The LMB is delighted to announce the recent arrival of two new group leaders in the LMB’s Structural Studies Division: John Briggs and Julian Gough.
John’s group studies the structures of cellular trafficking vesicles and of enveloped viruses, aiming to uncover the mechanisms that underlie their assembly and disassembly. Cellular vesicles are used to transport cargo between locations in the cell. Vesicle assembly requires a complex series of processes including interaction of protein complexes to drive assembly of the vesicle, collection of cargo and reshaping of the lipid bilayer. The assembly of an enveloped virus is conceptually similar.
In an effort to better understand the dynamic steps of vesicle assembly, John and his group have developed methods for cryo-correlative fluorescence and electron microscopy. This involves differentially fluorescently labelling components of the vesicle assembly machinery which can then be localised within EM images with high precision. In addition, John is making improvements to cryo-electron tomography and image processing. Ultimately, this will provide detailed structural information about the discrete functional steps in the vesicle assembly process.
John added, “our research has benefited greatly from collaborations in the past and there is enormous potential for developing new collaborations within the LMB. Hopefully the methods we are developing for our own research will be useful and beneficial for the research of other LMB scientists.”
John studied biochemistry at the University of Cambridge and then moved to the University of Oxford where he completed his PhD in structural biology. In 2006 he started his group at the European Molecular Biology Laboratory Heidelberg, Germany and moved to the LMB at the start of 2017.
Julian’s work involves the development of novel bioinformatics methods and resources, and their application to solving fundamental biological problems. One of the many challenges for biologists is the extraction of meaningful information from large data sets, such as those of genomes and transcriptomes. Julian has been instrumental in designing tools to facilitate this.
Julian’s group is now working on function and phenotype prediction, genetic variation and cell reprogramming. Behind this lies a bioinformatics infrastructure of tools and resources that is also directly relevant to structural studies. For example, data mining can be used to suggest experimental targets, such as identifying receptor proteins for structural investigation due to their link with disease. Going the other way, Julian aims to apply molecular and structural information to the genetic analysis of phenotype.

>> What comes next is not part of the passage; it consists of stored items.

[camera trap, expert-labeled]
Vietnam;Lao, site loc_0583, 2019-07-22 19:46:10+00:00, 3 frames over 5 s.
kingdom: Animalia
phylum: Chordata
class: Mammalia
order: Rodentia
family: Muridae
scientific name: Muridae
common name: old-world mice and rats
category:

Julian added, “I am already working with Madan at the LMB to annotate all the chimeric proteins in our D2P2 disorder database, and am looking forward to collaborating with others. I want to benefit from the unique environment at the LMB with its pioneering activities in new techniques and need a world-leading institute such as the LMB that will support me to tackle the difficult long-term research problem of phenotype prediction.”
Julian studied physics and mathematics at the University of Bristol before completing his PhD at the LMB with Cyrus Chothia. He then spent time as a research fellow at Stanford University with Michael Levitt, USA and RIKEN Genomic Sciences Centre, Japan then was a visiting scientist at the Pasteur Institute, Paris before returning to Bristol as Professor of Bioinformatics. He returned to the LMB in January 2017.